# Excerpted records
· · ·

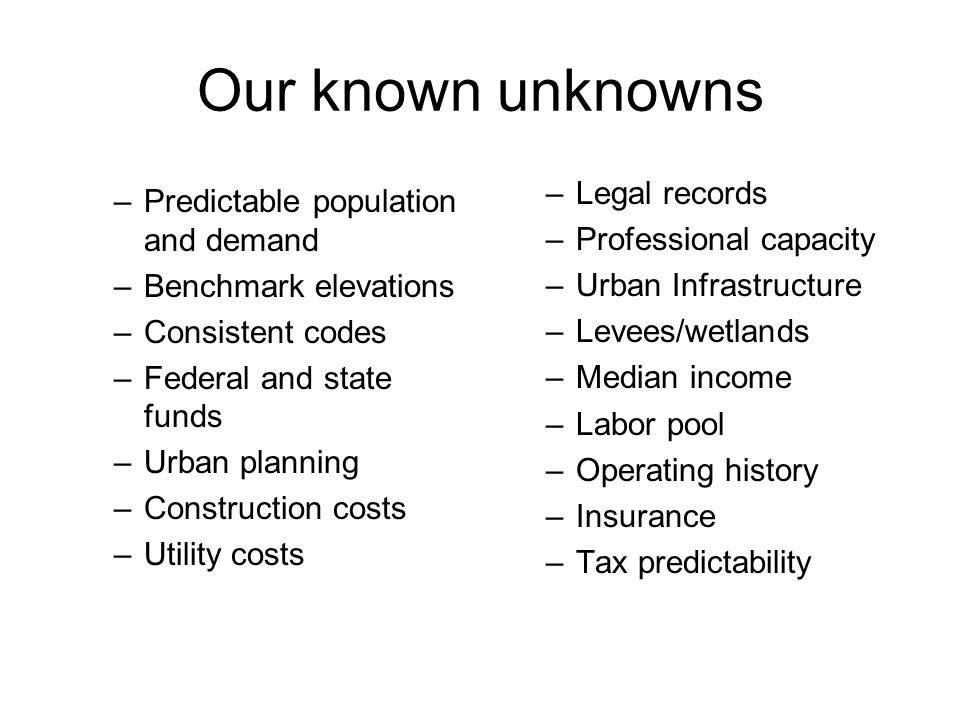 Our known unknowns –Predictable population and demand –Benchmark elevations –Consistent codes –Federal and state funds –Urban planning –Construction costs –Utility costs –Legal records –Professional capacity –Urban Infrastructure –Levees/wetlands –Median income –Labor pool –Operating history –Insurance –Tax predictability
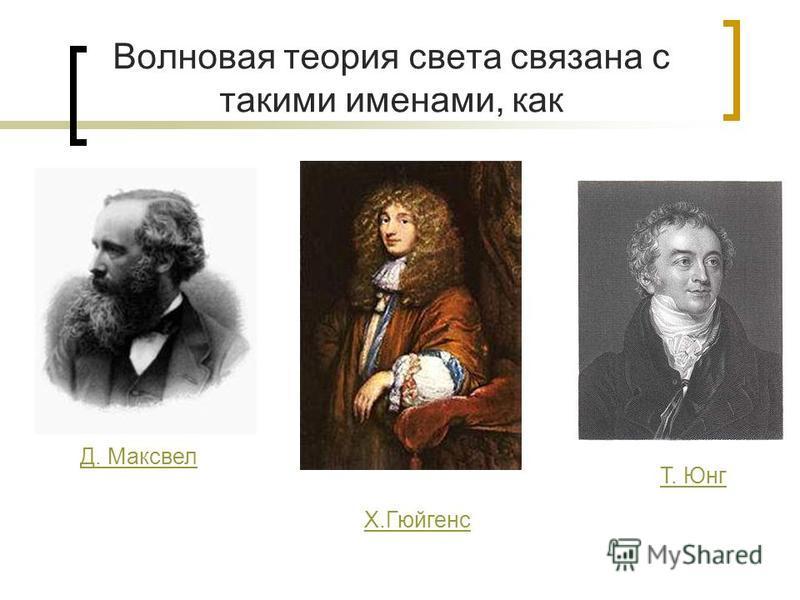 Волновая теория света связана с такими именами, как Д. Максвел Х.Гюйгенс Т. Юнг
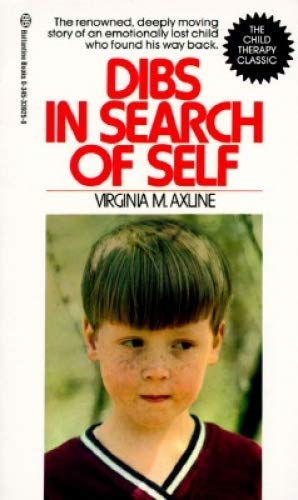 Dibs in Search of Self [Paperback] [Jan 01, 1990] Axline,...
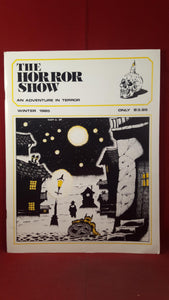 The Horror Show - An Adventure In Terror, Winter 1985 Volume 3 Issue 1, Phantasm Press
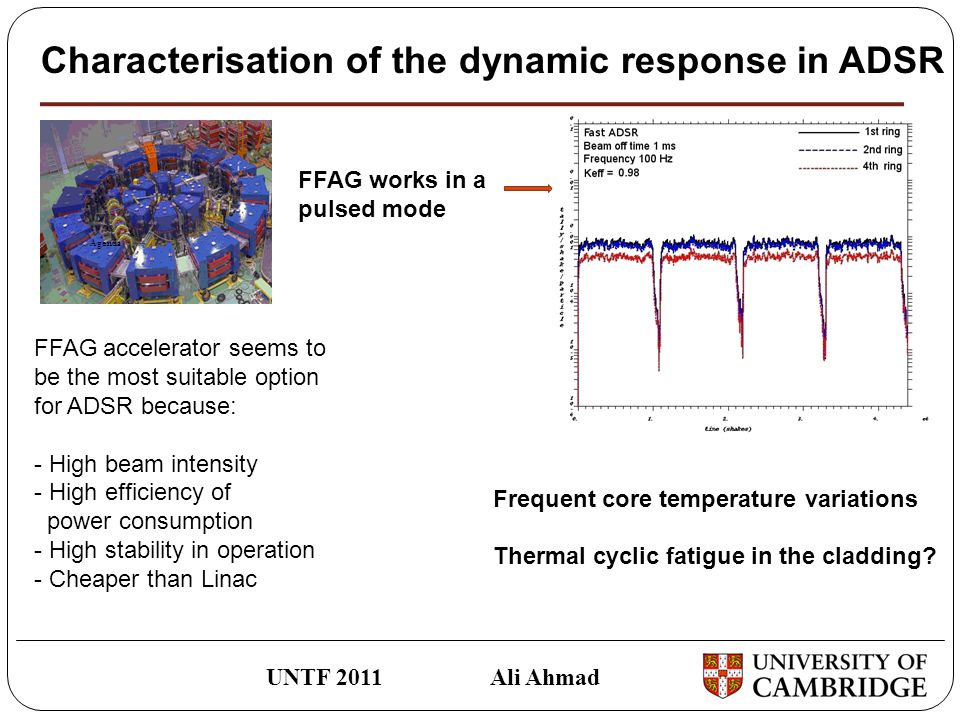 The thermo-mechanical stress analysis in the fuel cladding UNTF 2011 Ali Ahmad Fuel pin geometry and the physical properties of the fuel, cladding and coolant materials are taken from the XADS data sheet.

· · ·

# What to produce
For this exercise, transcribe the data exactly but without its pictures.

# Answer to this task
 Our known unknowns –Predictable population and demand –Benchmark elevations –Consistent codes –Federal and state funds –Urban planning –Construction costs –Utility costs –Legal records –Professional capacity –Urban Infrastructure –Levees/wetlands –Median income –Labor pool –Operating history –Insurance –Tax predictability
 Волновая теория света связана с такими именами, как Д. Максвел Х.Гюйгенс Т. Юнг
 Dibs in Search of Self [Paperback] [Jan 01, 1990] Axline,...
 The Horror Show - An Adventure In Terror, Winter 1985 Volume 3 Issue 1, Phantasm Press
 The thermo-mechanical stress analysis in the fuel cladding UNTF 2011 Ali Ahmad Fuel pin geometry and the physical properties of the fuel, cladding and coolant materials are taken from the XADS data sheet.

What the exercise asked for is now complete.